NYPL went on to say: “In the last week, as our branches have reopened, they have been packed with patrons using our free Internet, charging their phones, reading books, enjoying free programming, or just talking to their neighbors. Library staff — many of whom were redeployed because their own branches were closed — provided increased programming for kids and teens who were out of school, and the system extended the due dates for 390,000 items.”

The NYPL administers branch and research libraries in the Bronx, Manhattan and Staten Island, one of the city’s most hard-hit areas.  Brooklyn and Queens each have their own administering bodies; regarding the former, the BPL’s web page had been updated with the following message to its patrons:

“Our hearts go out to all of those who have been affected by Hurricane Sandy. As part of the Brooklyn community, we are working to help.  Our staff, many of whom have been affected themselves, are working hard to bring help to those who need it.”

In addition, the BPL listed the services it had initiated in wake of the storm, including bookmobiles to impacted neighborhoods and shelters, pop up libraries, coordinating FEMA information sessions, supply drives and a hurricane bibliography.

In comparing how these to institutions publicized their responses to Sandy, the NYPL emphasized having its branches open as quickly as possible, providing a place for people to go and being a site of resources like information, electricity, online access and entertainment.  The BPL’s messaging focuses less on libraries as institutions and more on services, particularly services that were specific to the storm.  So rather than emphasizing the library as a place that had reopened as quickly as possible to provide resources, the BPL focused on storm-specific services, including bookmobiles, supply drives and bibliographies (I noticed that the first day my BPL branch library was open, it had its temporary display case full of hurricane-related texts).

I’m most interested in the NJLA’s email updates to its members, which emphasized documentation of experiences with Sandy.  In contrast to the NYPL and BPL messages to patrons, it’s important to note that the NJLA message was sent to its members, who are mostly librarians. As Executive Director Pat Tumulty explained in an email:

“NJLA has created three tools to help us capture the story of what is going on with our libraries today as they are helping their  fellow residents cope with Sandy.” Those resources include a form that librarians can fill out to document damage to libraries, a Flickr page for sharing photos of library volunteer work, and a form to document patrons’ experiences with the storm.

Across these institutional reactions, there’s an emphasis on some of my favorite elements of what libraries do as social institutions – reflecting community ethics, acting as a site of DIY education and as a staging ground for local needs or interests.
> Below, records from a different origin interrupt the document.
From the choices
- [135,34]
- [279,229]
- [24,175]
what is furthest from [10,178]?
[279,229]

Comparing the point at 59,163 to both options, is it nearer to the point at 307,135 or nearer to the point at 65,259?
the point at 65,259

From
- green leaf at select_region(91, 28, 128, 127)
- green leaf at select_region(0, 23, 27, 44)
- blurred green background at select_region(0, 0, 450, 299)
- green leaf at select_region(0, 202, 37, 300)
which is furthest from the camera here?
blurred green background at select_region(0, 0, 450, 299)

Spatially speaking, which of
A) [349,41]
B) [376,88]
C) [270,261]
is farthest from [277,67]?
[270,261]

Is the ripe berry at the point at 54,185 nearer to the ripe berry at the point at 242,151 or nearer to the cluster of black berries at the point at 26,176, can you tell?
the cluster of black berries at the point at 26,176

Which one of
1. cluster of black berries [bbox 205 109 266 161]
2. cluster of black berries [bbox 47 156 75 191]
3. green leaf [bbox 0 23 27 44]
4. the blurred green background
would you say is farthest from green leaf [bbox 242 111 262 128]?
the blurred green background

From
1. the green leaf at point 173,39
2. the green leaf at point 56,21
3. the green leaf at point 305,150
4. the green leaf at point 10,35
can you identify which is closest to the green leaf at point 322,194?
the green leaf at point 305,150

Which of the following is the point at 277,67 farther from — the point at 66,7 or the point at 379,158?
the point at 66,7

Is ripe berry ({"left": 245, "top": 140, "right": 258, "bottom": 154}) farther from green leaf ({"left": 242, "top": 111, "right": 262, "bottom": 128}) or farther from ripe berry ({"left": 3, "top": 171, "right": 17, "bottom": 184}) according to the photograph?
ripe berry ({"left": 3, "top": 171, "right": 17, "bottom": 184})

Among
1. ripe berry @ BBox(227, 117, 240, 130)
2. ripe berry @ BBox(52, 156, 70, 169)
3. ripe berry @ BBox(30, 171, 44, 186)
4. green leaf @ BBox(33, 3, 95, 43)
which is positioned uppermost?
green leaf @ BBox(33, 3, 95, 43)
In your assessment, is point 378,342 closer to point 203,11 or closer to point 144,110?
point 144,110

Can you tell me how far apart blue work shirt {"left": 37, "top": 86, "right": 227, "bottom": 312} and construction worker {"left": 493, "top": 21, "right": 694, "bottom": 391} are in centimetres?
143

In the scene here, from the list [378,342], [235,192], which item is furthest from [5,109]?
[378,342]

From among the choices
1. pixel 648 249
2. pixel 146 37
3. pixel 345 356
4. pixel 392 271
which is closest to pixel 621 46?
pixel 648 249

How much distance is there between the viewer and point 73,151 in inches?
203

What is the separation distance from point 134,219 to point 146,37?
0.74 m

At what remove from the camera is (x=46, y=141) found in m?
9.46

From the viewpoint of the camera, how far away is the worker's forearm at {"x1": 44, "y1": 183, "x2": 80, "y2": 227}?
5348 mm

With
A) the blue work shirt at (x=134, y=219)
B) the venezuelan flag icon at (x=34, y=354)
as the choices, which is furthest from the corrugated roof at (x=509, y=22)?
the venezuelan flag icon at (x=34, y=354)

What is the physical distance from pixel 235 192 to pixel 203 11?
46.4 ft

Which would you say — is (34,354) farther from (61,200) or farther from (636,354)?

I’m not interested in setting up a hierarchy of which library organization had the best or most useful response to disasters.  But I *am* interested in using the differences between these responses to think about 1) how libraries position themselves as having responsibilities to their communities, and how those responsibilities can play out in different ways 2) how activists can leverage those commitments to local communities in order to form better, more precise actions.  These actions could be in response to disasters specifically, but maybe also community needs more generally. As social sciences research on disasters continues to grow, particularly in the realm of social media, I think it’s important (from an academic as well as an activist perspective) to look at how existing institutions are already responding to community needs, and partnering with them to expand our understanding of outreach, localized ethics and on-the-ground information.